EXCERPTED PASSAGE =
The Financial Crimes Enforcement Network (FinCEN) has issued an advisory on the types of coronavirus-related scams and schemes that financial institutions should be on alert for and how and where to report such activity.

This article is from FRA's sister company, Compliance Week.

The advisory, published Tuesday, aims to “aid financial institutions in detecting, preventing, and reporting potential COVID19-related criminal activity.”

FinCEN recommends that financial institutions should be alert for scams in which criminal imposters pose as agents of legitimate government agencies in an attempt to fool victims into wiring them money to pay off a government debt or to hand over their banking passwords or other personal information in order to receive government stimulus money. FinCEN says imposters are most often posing as agents of the Internal Revenue Service (IRS), the Centers for Disease Control and Prevention (CDC), and the World Health Organization (WHO), as well as other healthcare or non-profit groups and academic institutions.

Financial institutions should also be on the lookout for money mule schemes, in which a person “transfers illegally acquired money on behalf of or at the direction of another.” In some cases, the money mule is an unwitting participant in the money mule scheme, tricked into participating by trusting the fraudster’s tale of romance, a job position, or other proposition. In others, the mule knows the money is coming from an illegal source and willingly participates in transferring it elsewhere.

FinCEN recommends financial institutions that discover these coronavirus-related scams and schemes among their financial transactions file a Suspicious Activity Report and place the term “COVID19 MM FIN-2020-A003” in SAR field 2. They should also indicate in the narrative “a connection between the suspicious activity being reported and the activities highlighted in this advisory.”

Financial institutions would do well to adjust their risk-based approach to compliance with the Bank Secrecy Act to consider multiple factors, like “a customer’s historical financial activity, whether the transactions are in line with prevailing business practices, and whether the customer exhibits multiple indicators, before determining if a transaction is suspicious or otherwise indicative of potentially fraudulent COVID-19-related activities.”

THE TASK =
According to the FinCEN advisory article, why do criminal imposters pose as agents of legitimate government agencies? Answer in one to three sentences. Use only the text above.

DATASET RECORDS =
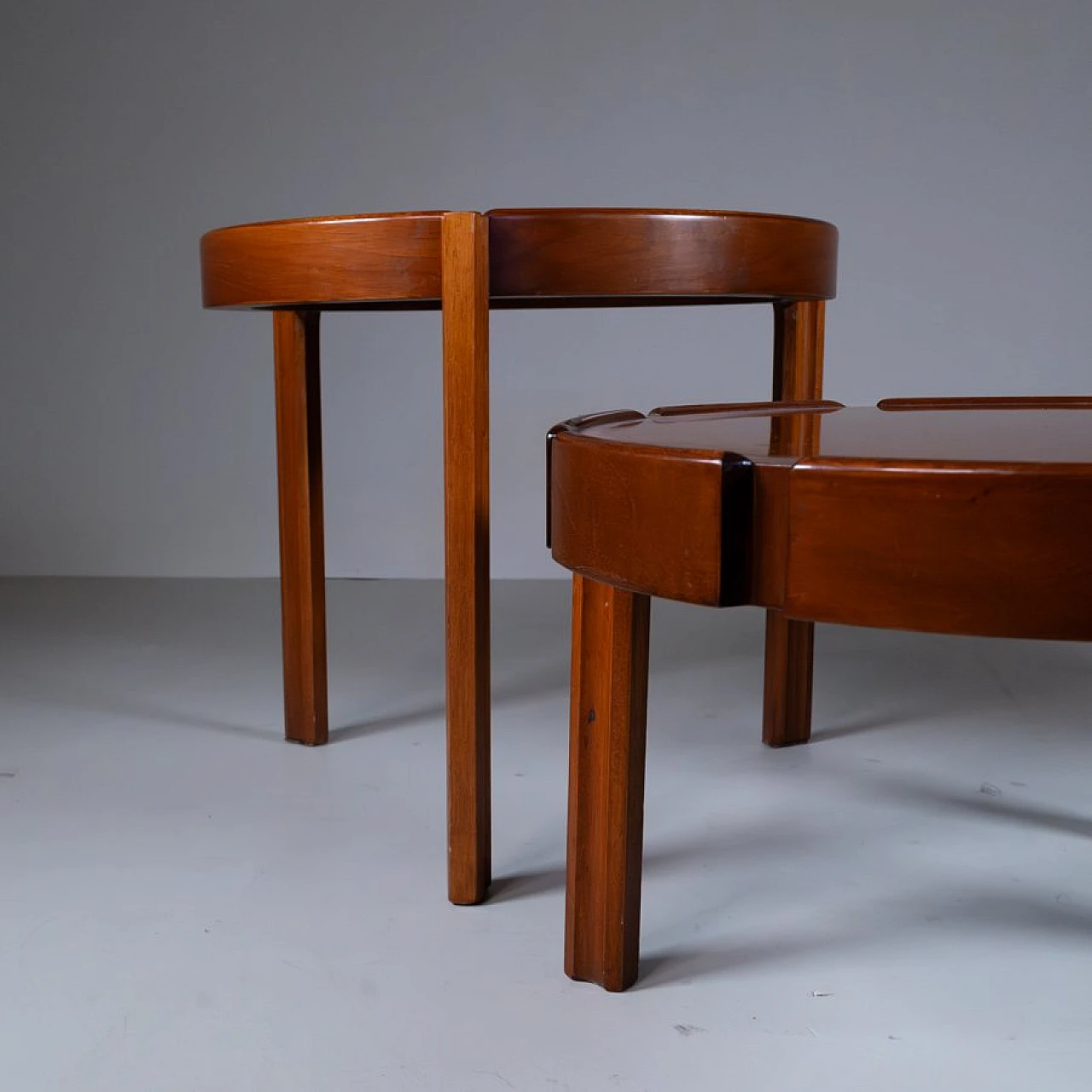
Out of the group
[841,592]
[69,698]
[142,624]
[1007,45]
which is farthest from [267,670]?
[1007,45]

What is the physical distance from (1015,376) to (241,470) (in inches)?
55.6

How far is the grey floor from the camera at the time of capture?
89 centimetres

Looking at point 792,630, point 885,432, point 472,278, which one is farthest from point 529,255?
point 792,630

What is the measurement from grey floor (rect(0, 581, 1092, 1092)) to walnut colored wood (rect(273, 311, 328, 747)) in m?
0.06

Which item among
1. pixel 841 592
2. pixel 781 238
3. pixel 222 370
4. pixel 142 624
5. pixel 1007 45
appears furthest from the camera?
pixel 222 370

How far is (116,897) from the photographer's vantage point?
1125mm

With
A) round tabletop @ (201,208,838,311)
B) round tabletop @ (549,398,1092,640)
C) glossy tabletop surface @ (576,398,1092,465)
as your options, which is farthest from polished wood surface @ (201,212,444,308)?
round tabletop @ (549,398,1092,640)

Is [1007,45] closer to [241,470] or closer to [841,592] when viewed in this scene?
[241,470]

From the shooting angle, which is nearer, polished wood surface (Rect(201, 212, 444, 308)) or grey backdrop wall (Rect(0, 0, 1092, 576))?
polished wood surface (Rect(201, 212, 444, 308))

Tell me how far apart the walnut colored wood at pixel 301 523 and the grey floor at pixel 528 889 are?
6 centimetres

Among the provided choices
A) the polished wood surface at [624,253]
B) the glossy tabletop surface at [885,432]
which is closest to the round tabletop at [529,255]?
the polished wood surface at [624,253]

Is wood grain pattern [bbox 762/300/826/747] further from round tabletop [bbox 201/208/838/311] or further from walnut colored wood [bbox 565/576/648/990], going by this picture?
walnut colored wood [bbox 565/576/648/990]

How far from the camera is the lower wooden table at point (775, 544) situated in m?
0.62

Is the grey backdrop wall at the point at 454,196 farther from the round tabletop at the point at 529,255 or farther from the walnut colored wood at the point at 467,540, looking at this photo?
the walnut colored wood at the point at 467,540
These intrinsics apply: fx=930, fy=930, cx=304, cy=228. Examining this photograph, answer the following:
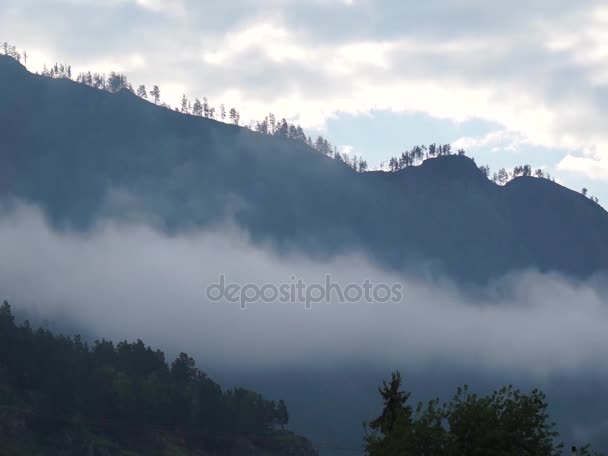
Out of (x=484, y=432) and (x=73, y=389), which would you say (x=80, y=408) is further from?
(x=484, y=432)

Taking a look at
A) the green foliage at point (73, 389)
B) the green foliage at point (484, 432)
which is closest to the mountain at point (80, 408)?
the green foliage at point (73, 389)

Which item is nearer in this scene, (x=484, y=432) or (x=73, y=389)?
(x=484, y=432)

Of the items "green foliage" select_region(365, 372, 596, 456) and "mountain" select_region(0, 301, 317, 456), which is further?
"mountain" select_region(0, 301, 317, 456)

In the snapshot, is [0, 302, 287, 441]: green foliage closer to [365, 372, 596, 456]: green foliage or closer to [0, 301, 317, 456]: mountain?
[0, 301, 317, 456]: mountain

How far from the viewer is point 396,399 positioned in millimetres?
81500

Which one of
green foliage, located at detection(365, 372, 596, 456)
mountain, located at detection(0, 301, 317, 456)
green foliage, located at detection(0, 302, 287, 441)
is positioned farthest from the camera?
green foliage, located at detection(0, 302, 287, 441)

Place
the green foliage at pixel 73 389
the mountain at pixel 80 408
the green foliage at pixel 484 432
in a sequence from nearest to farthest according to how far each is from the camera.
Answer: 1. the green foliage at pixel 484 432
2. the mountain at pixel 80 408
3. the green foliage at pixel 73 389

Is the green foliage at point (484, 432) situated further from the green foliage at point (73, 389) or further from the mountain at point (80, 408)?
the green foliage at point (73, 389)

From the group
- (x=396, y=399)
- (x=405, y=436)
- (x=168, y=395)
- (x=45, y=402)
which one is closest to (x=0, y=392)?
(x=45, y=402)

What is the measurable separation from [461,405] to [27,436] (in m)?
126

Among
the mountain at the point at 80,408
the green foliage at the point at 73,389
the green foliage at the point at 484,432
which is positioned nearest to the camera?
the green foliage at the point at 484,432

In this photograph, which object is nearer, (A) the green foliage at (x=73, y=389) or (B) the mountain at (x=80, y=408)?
---
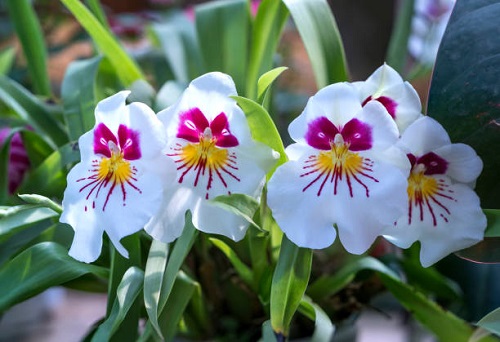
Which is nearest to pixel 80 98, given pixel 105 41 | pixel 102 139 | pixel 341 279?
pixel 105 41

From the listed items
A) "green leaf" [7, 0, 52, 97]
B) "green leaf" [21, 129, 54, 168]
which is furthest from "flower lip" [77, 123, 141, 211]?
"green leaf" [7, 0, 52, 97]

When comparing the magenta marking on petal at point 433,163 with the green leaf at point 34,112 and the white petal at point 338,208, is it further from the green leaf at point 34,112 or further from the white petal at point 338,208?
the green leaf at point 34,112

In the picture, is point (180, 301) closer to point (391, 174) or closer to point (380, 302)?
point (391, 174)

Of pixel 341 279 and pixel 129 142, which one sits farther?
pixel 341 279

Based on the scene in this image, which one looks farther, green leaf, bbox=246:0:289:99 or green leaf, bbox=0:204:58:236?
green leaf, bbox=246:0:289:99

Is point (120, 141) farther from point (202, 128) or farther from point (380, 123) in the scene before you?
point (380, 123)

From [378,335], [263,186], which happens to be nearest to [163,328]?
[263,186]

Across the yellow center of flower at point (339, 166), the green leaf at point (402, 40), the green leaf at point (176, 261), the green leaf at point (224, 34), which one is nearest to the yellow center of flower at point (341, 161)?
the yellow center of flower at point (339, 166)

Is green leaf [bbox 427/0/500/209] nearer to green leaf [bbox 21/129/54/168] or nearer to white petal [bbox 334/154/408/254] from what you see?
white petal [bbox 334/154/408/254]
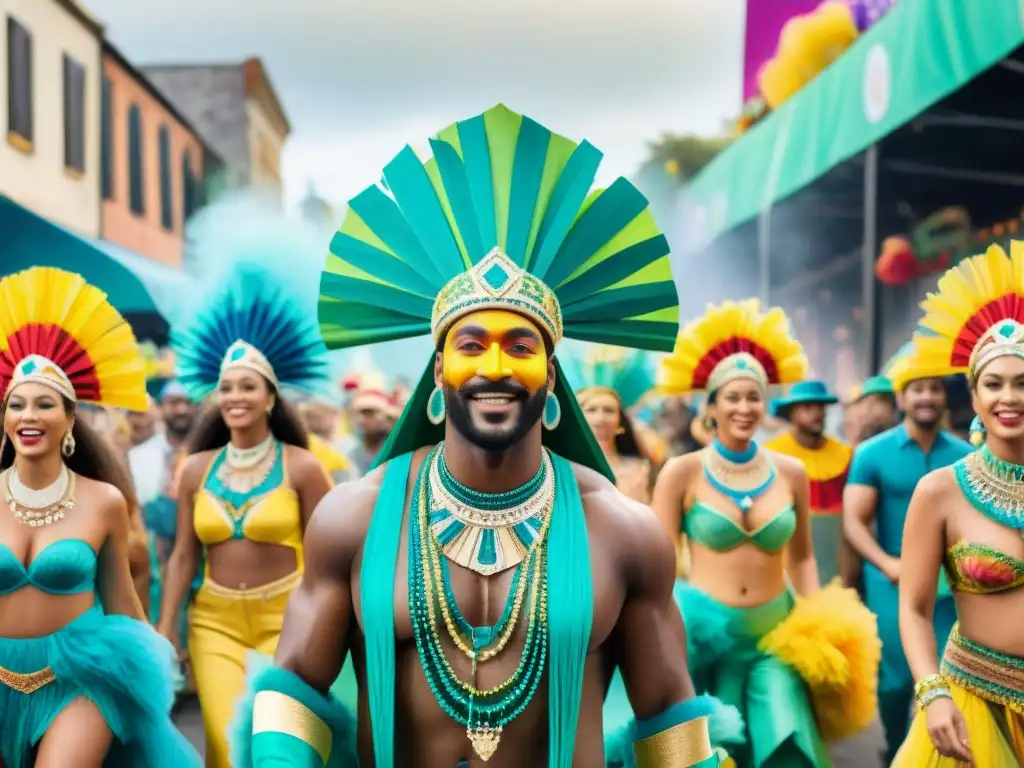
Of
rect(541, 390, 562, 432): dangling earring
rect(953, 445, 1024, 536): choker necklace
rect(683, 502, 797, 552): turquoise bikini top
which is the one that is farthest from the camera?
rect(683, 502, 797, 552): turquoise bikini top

ANSWER TO THE PROBLEM =
They pose as agents to fool victims into wiring them money to pay off a government debt. They also use the act to get victims to hand over banking passwords or other personal information in order to receive government stimulus money.